Friday, November 12, 2010

Enabling ECC memory in Linux without BIOS support

I build computers for reliability and low(er) power; I've been doing so long before the somewhat recent green kick. In particular, I want ECC memory, and a lot of it, and a good power supply. I don't care about CPU speed or the video card. I like to leave my linux box up for months, even a year. And ECC memory is necessary for this. I used to have to buy specific chipsets for Intel processors, but in the past 3 years I have chosen AMD processors solely largely because they support ECC. The AMD Athlon CPUs have a built-in memory controller and it has supported unbuffered ECC RAM all this time. So any motherboard is largely fine... or so I thought.

I finally assembled my new system with a Phenom II X4 and a lovely Gigabyte GA-MA785GM-US2H MB with nice copper wiring and good capacitors. I chose this M/B since it has the latest AMD 785G video, and it supports DDR2 which was cheaper than DDR3 when buying ECC RAM (I've been buying Kingston ECC RAM, and for this system it was 8G of KVR533D2E4K2/4G since it was amazingly cheap.). But this stupid mother ***** does not support ECC in the BIOS, which is a bit odd as the CPU talks to the memory directly. Apparently Gigabyte does not provide for this in their BIOS settings http://forums.amd.com/forum/messageview.cfm?catid=21&threadid=123883, see the response from Gigabyte.

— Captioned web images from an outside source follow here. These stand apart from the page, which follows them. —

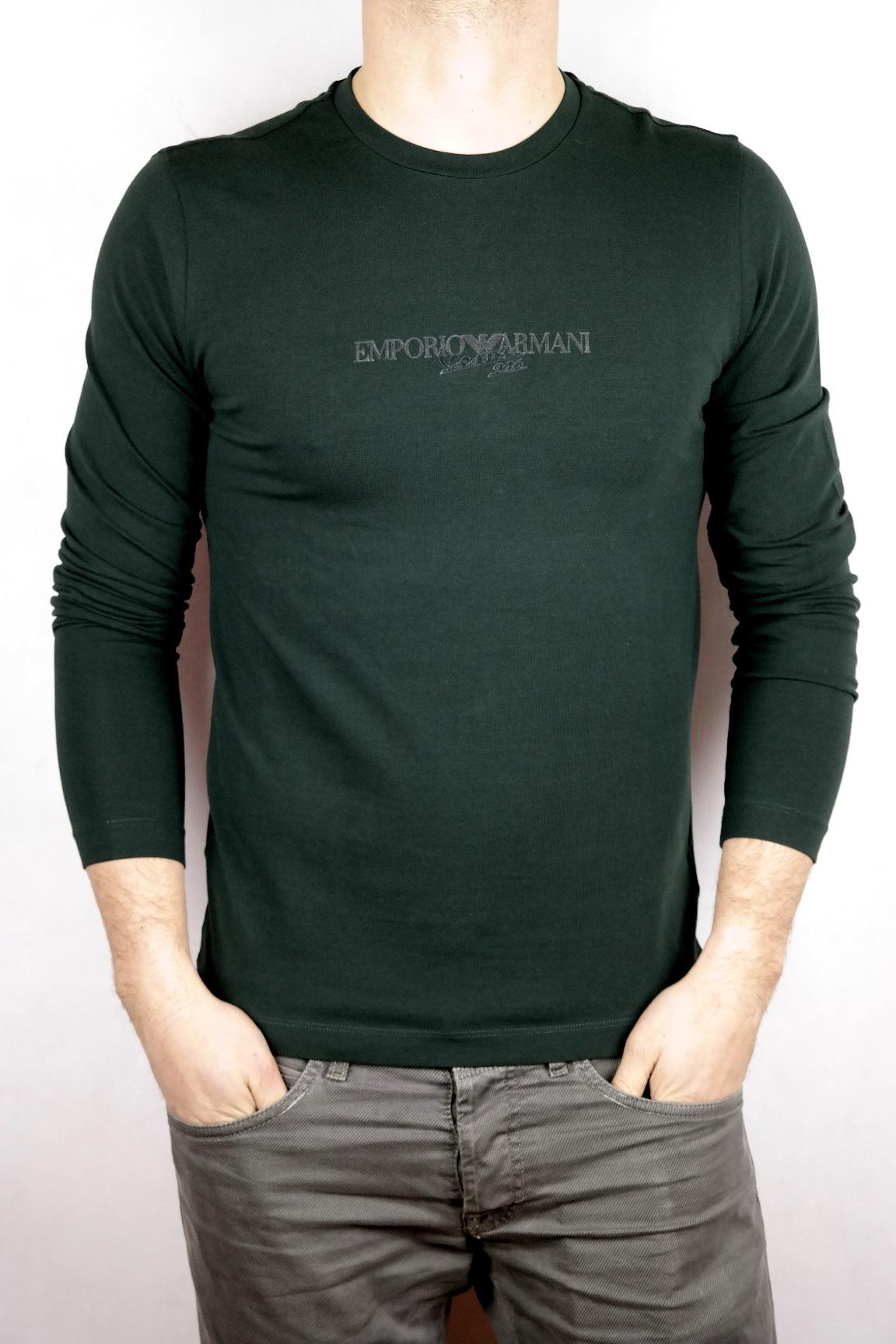 133287aea6b64c ARMANI JEANS longsleeve męski T-shirt z długim S - 6966663902 ...
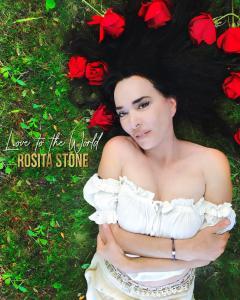 Rosita Stone - Love to the World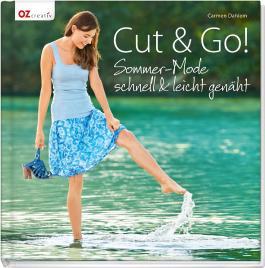 Cut & Go!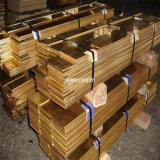 Cathode de cuivre de 99,99 % de la plaque (TU2, C1020T, C10200, T2, C1100, TP1, C1201)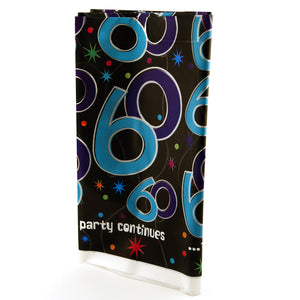 60th Birthday Prism Table Cover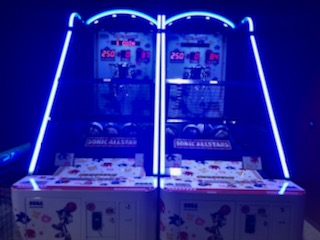 Jeu d'arcade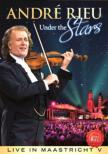 Under The Stars -Live In Maastricht V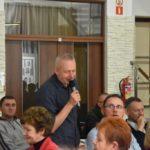 foto: Pamięci Andrzeja Markusza - DSC 0013 150x150
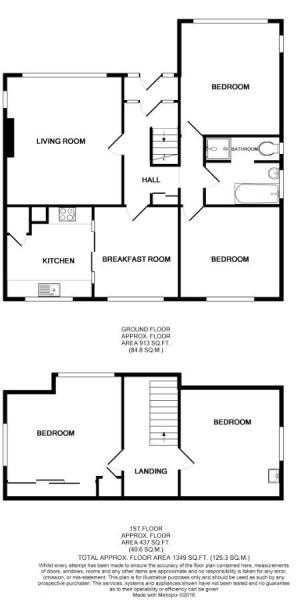Floor Plan 2 - 14 Cr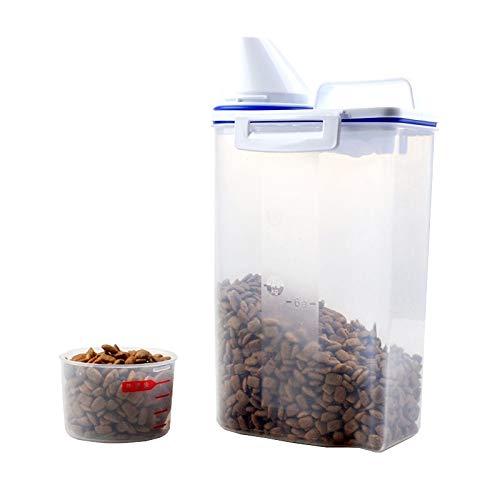 Lanbinxiang@ Einfache transparente Kornspeicherfaß-Haustierfutter-Aufbewahrungsbox mit Zählbecher Multifunktionsfunktion Dekoration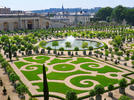 Picture for Vacation like Marie Antoinette at Versailles's very first on-property hotel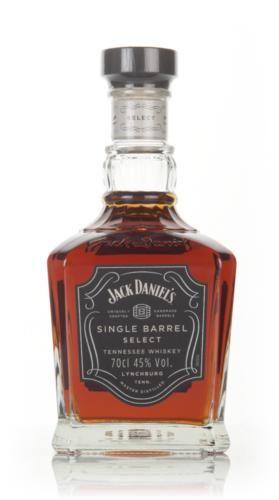 Jack Daniel's Single Barrel Whiskey  - Master of Malt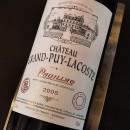 GRAND PUY LACOSTE ROUGE PAUILLAC 2005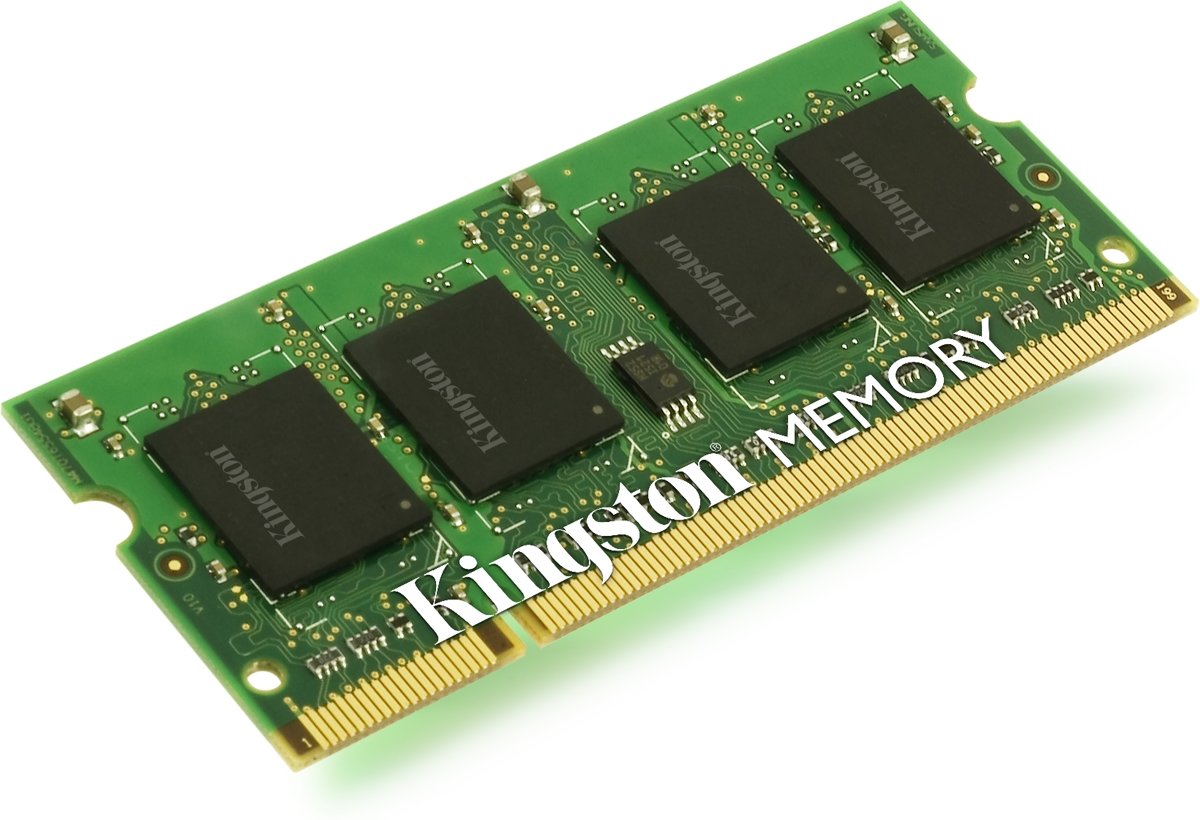Technology System Specific Memory 1GB DDR2-667 1GB DDR2 667MHz geheugenmodule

I had the following fails:
  1. Running memtest86+ v4.10, the memory is not recognized as ECC. Argh.
  2. Flashing the latest BIOS for this M/B did not help. Argh.
  3. I tried adding the kernel boot parameter to GRUB ecc_enable_override, but that did not work. Argh.
To make a long story short, the solution is that you can force the Linux kernel module that enables ECC to load via:

% modprobe -v amd64_edac_mod ecc_enable_override=1
To verify that the ECC was turned on run
% dmesg | grep -i edac
And you should see something like:

[ 658.399849] EDAC amd64_edac: Ver: 3.3.0 Sep 19 2010
[ 658.400082] EDAC amd64: This node reports that Memory ECC is currently disabled, set F3x44[22] (0000:00:18.3).
[ 658.400102] EDAC amd64: Forcing ECC checking on!
[ 658.400198] EDAC MC: F10h CPU detected
[ 658.400230] EDAC MC: DCT0 chip selects:
[ 658.400236] EDAC MC: 0: 1024MB 1: 1024MB
[ 658.400242] EDAC MC: 2: 1024MB 3: 1024MB
[ 658.400246] EDAC MC: 4: 0MB 5: 0MB
[ 658.400251] EDAC MC: 6: 0MB 7: 0MB
[ 658.400254] EDAC MC: DCT1 chip selects:
[ 658.400259] EDAC MC: 0: 1024MB 1: 1024MB
[ 658.400263] EDAC MC: 2: 1024MB 3: 1024MB
[ 658.400267] EDAC MC: 4: 0MB 5: 0MB
[ 658.400271] EDAC MC: 6: 0MB 7: 0MB
[ 658.400333] EDAC amd64: This node reports that DRAM ECC is currently Disabled; ENABLING now
[ 658.400339] EDAC amd64: Hardware accepted DRAM ECC Enable
[ 658.401685] EDAC MC0: Giving out device to 'amd64_edac' 'Family 10h': DEV 0000:00:18.2
[ 658.401731] EDAC PCI0: Giving out device to module 'amd64_edac' controller 'EDAC PCI controller': DEV '0000:00:18.2' (POLLED)

The Linux modules that deal with ECC are labelled "enad". Some other commands you can run, are lsmod (to verify the amd enad module is loaded) and dmidecode --type memory (to see how the BIOS is reporting memory, which shows non-ECC RAM in this particular case).